- PASSAGE TO READ -
Fighting a ticking clock and an unresolved legal battle, Alabama late Thursday halted plans to execute an inmate saying there would not be time to carry out the lethal injection that evening.
A federal judge on Thursday stayed the execution of 46-year-old Christopher Lee Price to weigh his challenge to Alabama’s execution process. Alabama urged the U.S. Supreme Court to let them carry out the execution, but prison officials announced at 11:34 p.m. they would not have time to carry out the lethal injection that evening even if the court ruled in the state’s favor.
Because the death warrant setting Price’s execution date expired at midnight, the state will now have to seek a new date if the courts allow the execution to proceed.
Price was convicted of using a sword and dagger to fatally stab Church of Christ pastor Bill Lynn in 1991 as he prepared Christmas gifts for his grandchildren.
Prosecutors said Lynn, 57, was at his Fayette County home getting toys ready for his grandchildren when the power was cut. Lynn went outside to check the fuse box when he was killed, according to court filings.
Lynn’s wife, Bessie Lynn, testified that she was in an upstairs bedroom watching television when she heard a noise. She said she looked out a window and saw a person dressed in black in a karate stance, holding a sword above her husband’s head.
Bessie Lynn said she went outside to help her husband, but two men ordered her back in the house and demanded money and any jewelry and weapons they had. An autopsy showed that Lynn had been cut or stabbed more than 30 times.
A second man, Kelvin Coleman, pleaded guilty to murder and was sentenced to life in prison.
The decision to halt the scheduled execution concluded a lengthy evening as the victim’s family and the inmate awaited word about whether the courts would let the state proceed with the lethal injection that was originally scheduled for 6 p.m.
Family members of the slain pastor, including Lynn’s wife and daughters, had planned to witness the lethal injection, prison system spokesman Samantha Banks said.
Price on Wednesday had married his fiance in the visitation yard of the prison, after making a final request to hold the wedding ceremony before his execution.

- DATA LISTING -
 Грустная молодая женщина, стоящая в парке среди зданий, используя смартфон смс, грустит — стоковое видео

--

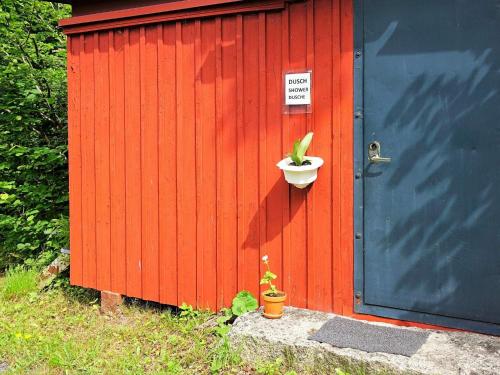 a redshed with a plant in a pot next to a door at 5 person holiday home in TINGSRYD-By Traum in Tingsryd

==

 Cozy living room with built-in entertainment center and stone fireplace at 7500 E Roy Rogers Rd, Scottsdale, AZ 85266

- EXERCISE REQUIREMENTS -
**1)** In the article on the halted Alabama execution, at what time did prison officials say they would not have time to carry out the lethal injection that evening?
**2)** Quote the article on the halted Alabama execution from "Bessie Lynn said" up to and including "life in prison.".
The records were drawn from a source separate from the article on the halted Alabama execution.

- TASK-BY-TASK OUTPUTS -
**1)** 11:34 p.m.

**2)**
Bessie Lynn said she went outside to help her husband, but two men ordered her back in the house and demanded money and any jewelry and weapons they had. An autopsy showed that Lynn had been cut or stabbed more than 30 times.
A second man, Kelvin Coleman, pleaded guilty to murder and was sentenced to life in prison.